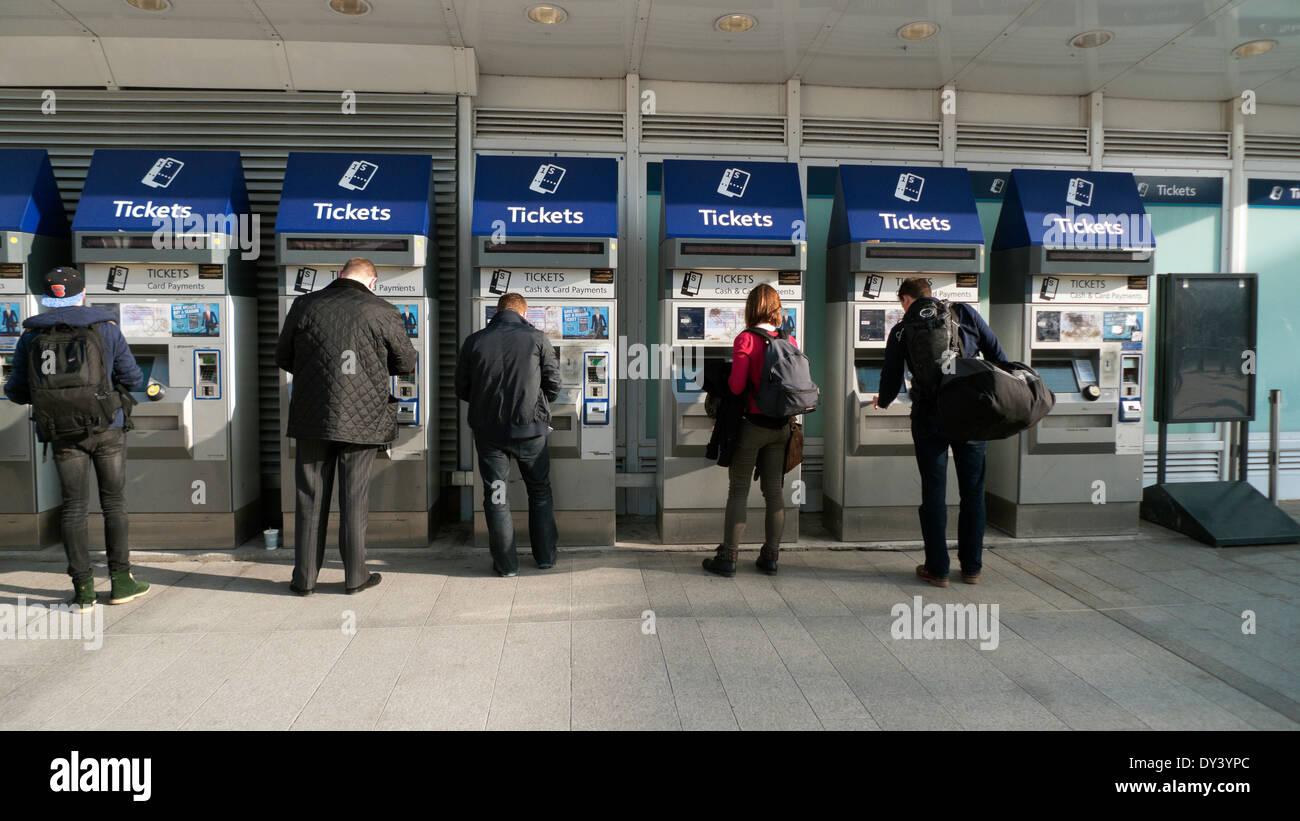 London commuters people buying train tickets at rail ticket machines outside London Bridge Railway Station in London England UK   KATHY DEWITT - Stock Image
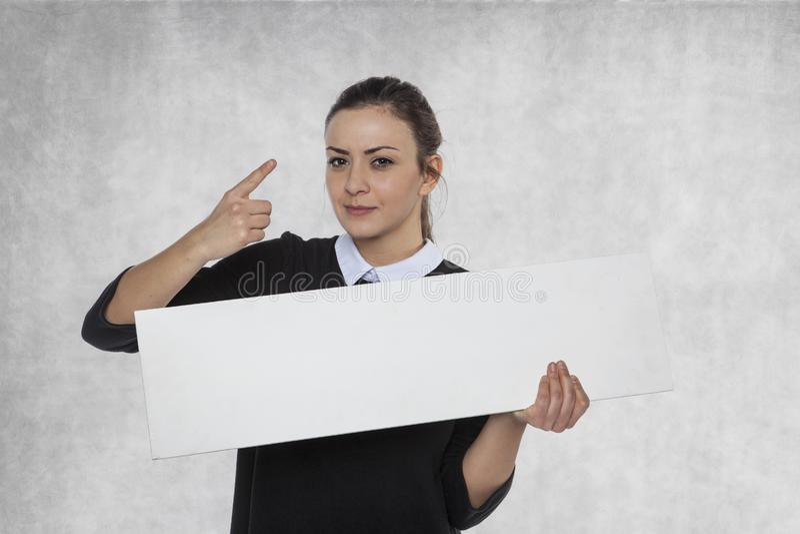 Mooie vrouw die een leeg aanplakbord, ruimte voor verbinding houden royalty-vrije stock afbeelding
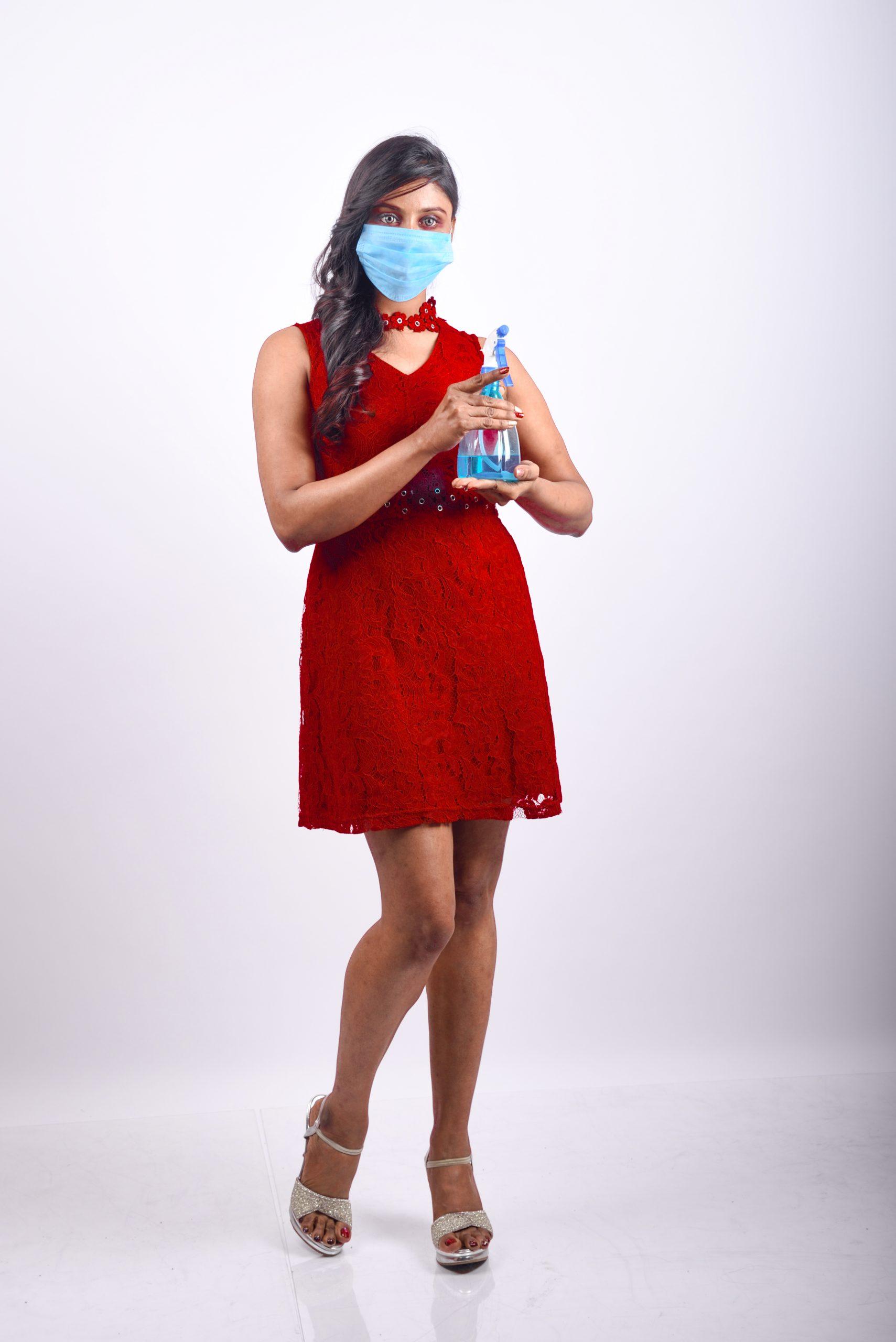 Model displaying hand sanitizer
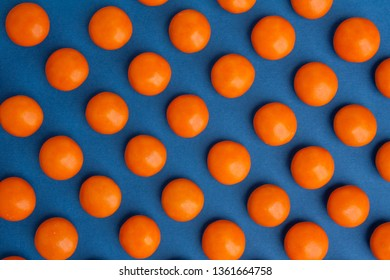 Orange round chocolate candies on a blue background with shadow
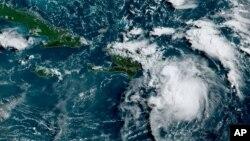 Foto satelit ketika badai tropis Fred melewati Puerto Rico dan Republik Dominika hari Rabu pagi (11/8).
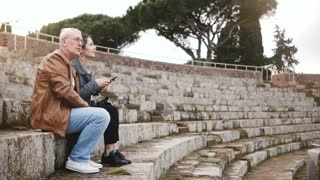 Happy European senior man and young woman sitting on old amphitheater ruins in Ostia, Italy with a map and smartphone.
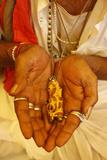 Sadhvi (Female Sadhu) Showing a Ganesh Pendant at the Kumbh Mela in Haridwar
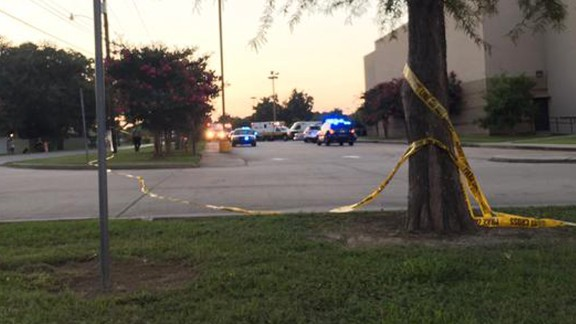 Police tape surrounds the scene.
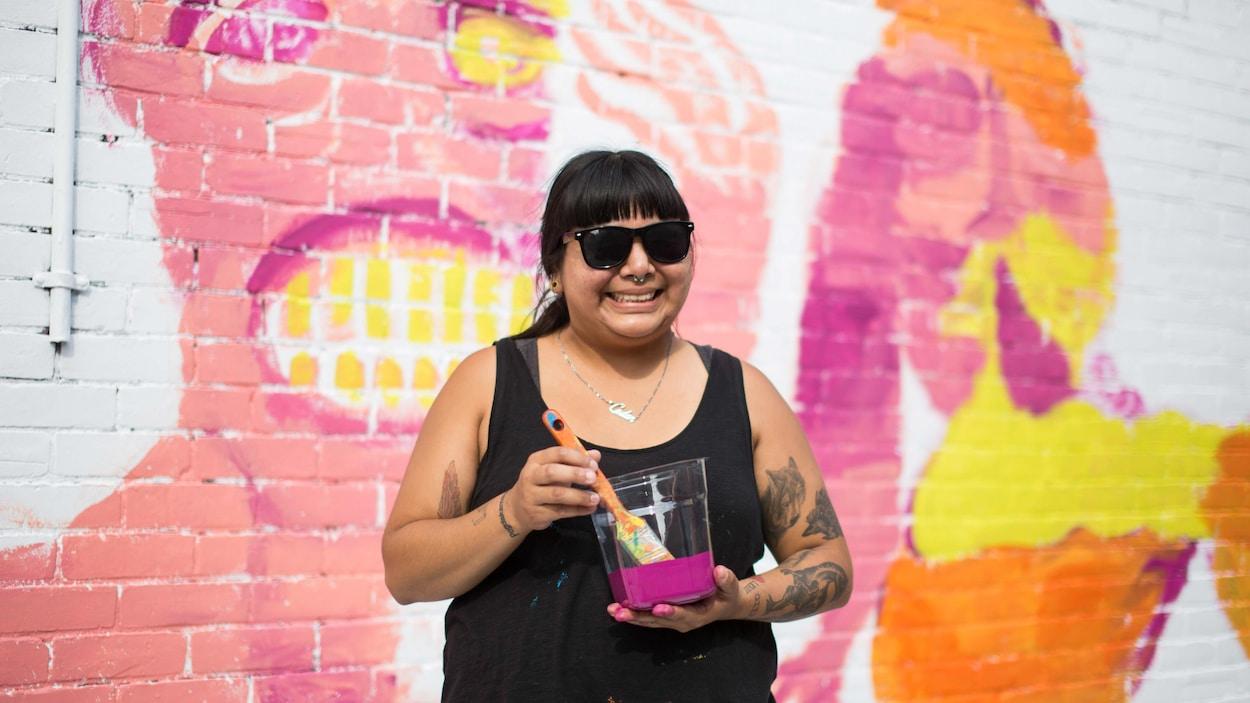L'artiste Cedar Eve Peters devant sa murale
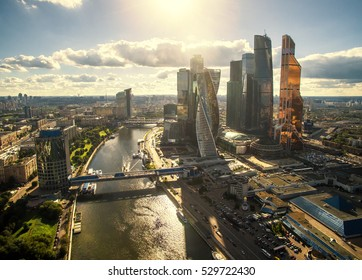 MOSCOW - AUGUST 25, 2016: Aerial panoramic view of Moscow-City, Russia. Beautiful panorama of Moscow with the modern office buildings of Moscow-City in the sun light. Moscow skyline with Moskva River.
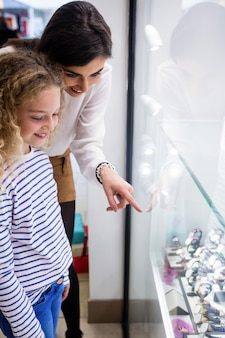 Matka i córka wybiera zegarek na rękę z wystawy sklepowej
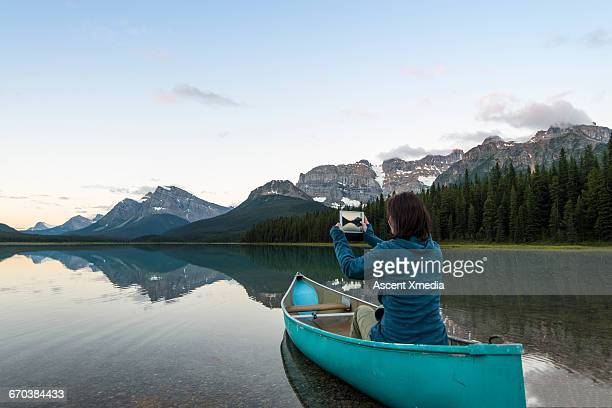 Woman takes digital tablet pic from canoe,mtn lake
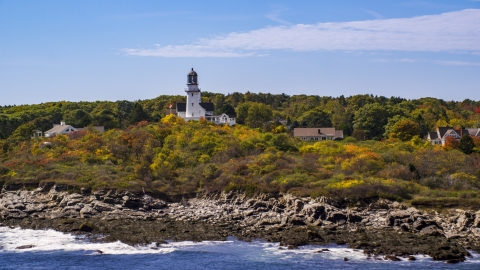 AX147_306.0000287 - Aerial stock photo of Cape Elizabeth Light seen from the rocky shore, autumn, Cape Elizabeth, Maine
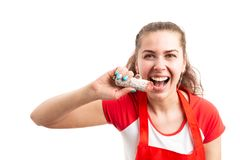 Attractive female supermarket employee biting delicious salami. Attractive young female supermarket or retail employee biting delicious salami as food royalty free stock photo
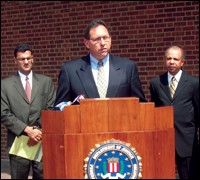 Philadelphia FBI Assistant Special Agent in Charge Brian Lynch is joined by Salam Al-Marayati, Executive Director MPAC, left, and Assistant U.S. Attorney Jeff Whitt during a May press conference in Philadelphia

Your instructions: Reproduce the opening lines of the material above exactly, ending with the line that contains "Model displaying hand sanitizer". Omit every picture.

Answer:
 London commuters people buying train tickets at rail ticket machines outside London Bridge Railway Station in London England UK   KATHY DEWITT - Stock Image
 Mooie vrouw die een leeg aanplakbord, ruimte voor verbinding houden royalty-vrije stock afbeelding
 Model displaying hand sanitizer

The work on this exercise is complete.